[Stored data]
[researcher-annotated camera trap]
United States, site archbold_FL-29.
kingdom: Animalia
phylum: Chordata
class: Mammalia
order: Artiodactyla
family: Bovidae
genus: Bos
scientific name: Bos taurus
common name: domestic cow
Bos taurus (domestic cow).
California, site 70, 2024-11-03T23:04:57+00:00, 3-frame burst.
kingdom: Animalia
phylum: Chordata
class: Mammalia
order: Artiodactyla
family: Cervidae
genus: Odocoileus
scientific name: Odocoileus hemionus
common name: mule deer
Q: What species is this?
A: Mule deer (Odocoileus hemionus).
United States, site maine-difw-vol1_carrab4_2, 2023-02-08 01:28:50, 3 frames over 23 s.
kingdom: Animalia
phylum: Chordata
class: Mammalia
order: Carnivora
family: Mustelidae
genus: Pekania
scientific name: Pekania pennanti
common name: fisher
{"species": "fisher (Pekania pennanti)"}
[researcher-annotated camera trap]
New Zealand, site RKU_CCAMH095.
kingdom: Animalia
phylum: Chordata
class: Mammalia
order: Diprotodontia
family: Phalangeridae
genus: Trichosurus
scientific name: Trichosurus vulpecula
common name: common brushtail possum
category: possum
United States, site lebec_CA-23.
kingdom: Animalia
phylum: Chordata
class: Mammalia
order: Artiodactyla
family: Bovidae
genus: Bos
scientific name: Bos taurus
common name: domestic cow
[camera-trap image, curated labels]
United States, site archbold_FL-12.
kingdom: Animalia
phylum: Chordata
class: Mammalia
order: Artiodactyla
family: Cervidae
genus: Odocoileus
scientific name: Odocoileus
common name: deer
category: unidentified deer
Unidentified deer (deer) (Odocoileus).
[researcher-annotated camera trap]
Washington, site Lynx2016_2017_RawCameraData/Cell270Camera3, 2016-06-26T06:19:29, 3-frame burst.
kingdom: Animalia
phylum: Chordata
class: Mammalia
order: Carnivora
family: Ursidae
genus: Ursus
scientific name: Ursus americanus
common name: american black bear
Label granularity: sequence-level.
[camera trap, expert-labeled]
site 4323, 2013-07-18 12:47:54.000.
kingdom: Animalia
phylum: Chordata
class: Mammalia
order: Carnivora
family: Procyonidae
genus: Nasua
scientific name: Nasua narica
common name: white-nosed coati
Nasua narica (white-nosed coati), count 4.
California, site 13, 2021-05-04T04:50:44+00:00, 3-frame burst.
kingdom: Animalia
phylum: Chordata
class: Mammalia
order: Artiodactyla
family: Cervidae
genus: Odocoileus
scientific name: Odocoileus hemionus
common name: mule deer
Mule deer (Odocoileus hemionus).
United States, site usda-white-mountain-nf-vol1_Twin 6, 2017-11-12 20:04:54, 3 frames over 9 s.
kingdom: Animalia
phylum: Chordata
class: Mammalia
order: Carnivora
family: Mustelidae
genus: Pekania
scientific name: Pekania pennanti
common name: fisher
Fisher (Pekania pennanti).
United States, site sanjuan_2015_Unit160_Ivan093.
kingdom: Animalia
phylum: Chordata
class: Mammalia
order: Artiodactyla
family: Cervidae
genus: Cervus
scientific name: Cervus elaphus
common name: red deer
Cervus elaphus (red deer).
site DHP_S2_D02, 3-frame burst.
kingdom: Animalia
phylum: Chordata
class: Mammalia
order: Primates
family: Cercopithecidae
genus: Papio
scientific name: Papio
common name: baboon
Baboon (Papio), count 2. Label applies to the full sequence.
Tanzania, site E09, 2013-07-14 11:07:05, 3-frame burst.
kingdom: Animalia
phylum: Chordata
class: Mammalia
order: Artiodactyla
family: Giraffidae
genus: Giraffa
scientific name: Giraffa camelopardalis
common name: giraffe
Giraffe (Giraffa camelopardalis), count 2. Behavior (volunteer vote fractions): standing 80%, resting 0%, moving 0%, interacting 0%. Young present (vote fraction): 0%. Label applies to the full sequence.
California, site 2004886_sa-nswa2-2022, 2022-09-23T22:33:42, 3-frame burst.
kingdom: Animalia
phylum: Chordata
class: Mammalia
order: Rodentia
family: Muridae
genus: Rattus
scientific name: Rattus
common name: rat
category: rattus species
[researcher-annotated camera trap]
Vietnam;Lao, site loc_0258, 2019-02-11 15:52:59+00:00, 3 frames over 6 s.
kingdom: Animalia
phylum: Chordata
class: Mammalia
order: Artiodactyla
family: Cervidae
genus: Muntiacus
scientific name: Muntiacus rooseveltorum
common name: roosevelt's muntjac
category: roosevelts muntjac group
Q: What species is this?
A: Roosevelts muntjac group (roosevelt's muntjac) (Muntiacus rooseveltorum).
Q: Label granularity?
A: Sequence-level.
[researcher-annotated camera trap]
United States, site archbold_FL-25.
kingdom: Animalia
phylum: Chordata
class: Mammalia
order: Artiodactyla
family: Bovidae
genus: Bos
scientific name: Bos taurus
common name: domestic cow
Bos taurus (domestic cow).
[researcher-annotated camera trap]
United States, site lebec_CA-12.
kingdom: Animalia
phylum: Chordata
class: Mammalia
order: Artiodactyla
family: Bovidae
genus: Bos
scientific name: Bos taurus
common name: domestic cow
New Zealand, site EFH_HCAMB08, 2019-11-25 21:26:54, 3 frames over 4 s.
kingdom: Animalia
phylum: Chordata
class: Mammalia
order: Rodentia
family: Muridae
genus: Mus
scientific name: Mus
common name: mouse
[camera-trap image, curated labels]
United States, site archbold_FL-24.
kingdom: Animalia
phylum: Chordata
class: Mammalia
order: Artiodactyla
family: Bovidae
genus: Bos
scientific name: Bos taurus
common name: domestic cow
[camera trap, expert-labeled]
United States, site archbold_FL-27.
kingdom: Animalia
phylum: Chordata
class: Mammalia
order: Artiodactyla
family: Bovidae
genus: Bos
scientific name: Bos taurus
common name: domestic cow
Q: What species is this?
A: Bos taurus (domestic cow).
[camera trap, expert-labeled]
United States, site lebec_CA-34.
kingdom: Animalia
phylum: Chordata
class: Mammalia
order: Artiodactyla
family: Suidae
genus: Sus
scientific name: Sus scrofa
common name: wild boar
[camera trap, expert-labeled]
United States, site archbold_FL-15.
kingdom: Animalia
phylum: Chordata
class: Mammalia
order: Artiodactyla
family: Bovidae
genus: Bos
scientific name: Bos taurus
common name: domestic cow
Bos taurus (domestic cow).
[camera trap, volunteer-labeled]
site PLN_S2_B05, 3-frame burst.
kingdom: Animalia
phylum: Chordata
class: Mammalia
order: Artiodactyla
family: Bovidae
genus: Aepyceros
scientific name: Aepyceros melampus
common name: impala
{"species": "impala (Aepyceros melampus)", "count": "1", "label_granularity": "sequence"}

__YOUR INSTRUCTIONS__: Each line of the records that holds the word "impala" should be copied out.

__RESPONSE__:
common name: impala
{"species": "impala (Aepyceros melampus)", "count": "1", "label_granularity": "sequence"}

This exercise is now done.